More than half of people in Serbia, or 53 percent of them, fear that a war might erupt in Kosovo, while 31 are not afraid of such a scenario. 16 percent have no opinion on the issue.
This are the results of a survey conducted by Stata Agency from October 7 to 10 on a sample of 1,546 respondents.
Stata chief researcher Jovanka Vukmirović stated that 42 percent of respondents follow the events in Kosovo, 44 percent partially follow, and 14 percent do not follow at all. 29 percent of respondents think that the Serbian authorities knew in advance about the Banjska attack, 40 percent think they were probably familiar with it, 29 that they were not familiar and 2 percent have no opinion.
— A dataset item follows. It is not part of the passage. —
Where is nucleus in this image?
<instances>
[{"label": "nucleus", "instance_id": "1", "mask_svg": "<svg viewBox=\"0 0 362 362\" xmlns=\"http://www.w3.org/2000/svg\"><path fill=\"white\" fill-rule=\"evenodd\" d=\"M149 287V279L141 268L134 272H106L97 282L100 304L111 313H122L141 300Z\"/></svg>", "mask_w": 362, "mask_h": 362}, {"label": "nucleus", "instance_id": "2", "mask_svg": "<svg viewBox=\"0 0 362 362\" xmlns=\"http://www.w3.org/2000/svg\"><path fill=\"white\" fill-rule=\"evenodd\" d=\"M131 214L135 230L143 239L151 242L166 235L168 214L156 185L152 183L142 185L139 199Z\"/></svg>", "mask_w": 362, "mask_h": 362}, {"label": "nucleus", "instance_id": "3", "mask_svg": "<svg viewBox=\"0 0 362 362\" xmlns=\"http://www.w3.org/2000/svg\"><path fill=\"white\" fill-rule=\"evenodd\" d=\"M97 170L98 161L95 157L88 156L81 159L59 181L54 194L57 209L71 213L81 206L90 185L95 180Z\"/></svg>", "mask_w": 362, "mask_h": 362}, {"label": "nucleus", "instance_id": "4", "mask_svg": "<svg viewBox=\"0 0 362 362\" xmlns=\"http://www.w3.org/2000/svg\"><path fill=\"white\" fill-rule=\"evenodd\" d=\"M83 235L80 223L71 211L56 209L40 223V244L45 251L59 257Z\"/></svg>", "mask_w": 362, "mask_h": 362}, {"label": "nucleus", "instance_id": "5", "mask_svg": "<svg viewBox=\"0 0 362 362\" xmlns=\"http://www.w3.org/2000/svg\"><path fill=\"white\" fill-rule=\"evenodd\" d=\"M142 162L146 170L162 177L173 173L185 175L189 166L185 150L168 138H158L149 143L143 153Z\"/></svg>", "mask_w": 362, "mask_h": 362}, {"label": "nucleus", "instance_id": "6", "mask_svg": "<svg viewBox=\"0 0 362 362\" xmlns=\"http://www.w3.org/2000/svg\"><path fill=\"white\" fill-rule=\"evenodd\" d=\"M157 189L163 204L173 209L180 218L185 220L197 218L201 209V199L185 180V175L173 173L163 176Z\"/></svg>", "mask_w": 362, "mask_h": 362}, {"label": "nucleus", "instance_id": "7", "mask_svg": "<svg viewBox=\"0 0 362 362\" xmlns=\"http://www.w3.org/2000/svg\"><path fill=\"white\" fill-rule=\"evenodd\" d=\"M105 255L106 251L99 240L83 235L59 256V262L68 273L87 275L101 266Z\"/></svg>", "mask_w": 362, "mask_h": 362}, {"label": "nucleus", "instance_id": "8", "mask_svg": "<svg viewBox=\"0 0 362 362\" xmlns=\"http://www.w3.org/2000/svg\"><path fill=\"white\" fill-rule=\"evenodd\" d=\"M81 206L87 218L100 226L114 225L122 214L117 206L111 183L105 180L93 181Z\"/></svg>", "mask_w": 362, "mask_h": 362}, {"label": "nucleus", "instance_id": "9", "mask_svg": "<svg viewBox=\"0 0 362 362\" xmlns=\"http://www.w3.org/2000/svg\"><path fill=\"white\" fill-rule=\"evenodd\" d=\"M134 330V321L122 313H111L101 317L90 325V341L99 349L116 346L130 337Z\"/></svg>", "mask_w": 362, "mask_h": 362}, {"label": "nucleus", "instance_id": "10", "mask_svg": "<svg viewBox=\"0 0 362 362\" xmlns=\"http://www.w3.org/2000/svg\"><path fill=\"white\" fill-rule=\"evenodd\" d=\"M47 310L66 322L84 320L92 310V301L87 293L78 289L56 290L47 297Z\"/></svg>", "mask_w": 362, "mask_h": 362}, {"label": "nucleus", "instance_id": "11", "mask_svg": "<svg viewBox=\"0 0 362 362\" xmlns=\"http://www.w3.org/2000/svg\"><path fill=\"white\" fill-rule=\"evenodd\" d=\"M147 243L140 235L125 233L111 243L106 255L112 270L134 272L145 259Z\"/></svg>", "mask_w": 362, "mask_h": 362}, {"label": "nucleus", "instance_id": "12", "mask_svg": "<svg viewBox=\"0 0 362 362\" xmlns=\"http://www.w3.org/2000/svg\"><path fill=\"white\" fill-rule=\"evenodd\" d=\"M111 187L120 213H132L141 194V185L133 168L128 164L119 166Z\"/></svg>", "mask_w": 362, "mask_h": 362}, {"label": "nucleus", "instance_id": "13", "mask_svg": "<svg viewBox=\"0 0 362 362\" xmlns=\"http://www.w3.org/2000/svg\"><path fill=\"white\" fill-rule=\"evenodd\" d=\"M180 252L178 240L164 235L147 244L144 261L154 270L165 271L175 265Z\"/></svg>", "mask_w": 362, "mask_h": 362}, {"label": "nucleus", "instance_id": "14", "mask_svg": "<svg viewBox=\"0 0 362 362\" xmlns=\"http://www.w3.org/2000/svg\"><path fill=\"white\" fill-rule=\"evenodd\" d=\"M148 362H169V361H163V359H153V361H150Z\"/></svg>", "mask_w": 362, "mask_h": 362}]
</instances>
44 percent of survey participants believe that Serbia will regain Kosovo when the geopolitical situation in the world changes, 40 percent of them think that it is a lost cause, 15 percent think that it can become Serbian again quite soon and 1 percent has no opinion about the issue.
More than half of the respondents, 56 percent of them, are worried about the threats of sanctions and the introduction of visas for Serbian citizens, while 31 percent are not. 13 percent have no opinion about the matter.
When asked whether they have confidence that the Government and the President of Serbia, Aleksandar Vučić, can preserve security, peace and stability in the country in the coming period, 46 percent of respondents answered in the negative, which is 1 percent more than in July.
74 percent of the survey participants cited rising prices as the biggest problem in Serbia, as opposed to 5 percent in the 2011 survey.
60 percent of respondents cited crime and corruption as the biggest problem in the country compared to 17 percent in the 2011 survey. Violence is cited as the biggest problem today by half of the respondents, while in 2011, only 5 percent cited violence.
When evaluating institutions, survey respondents the church the best (41 percent of them), which is a decrease compared to 2011, when 52 percent of respondents rated it as positive, followed by the army and the president, who got 35 and 30 percent, respectively (in 2011, the president was rated positively by only 20 percent of respondents).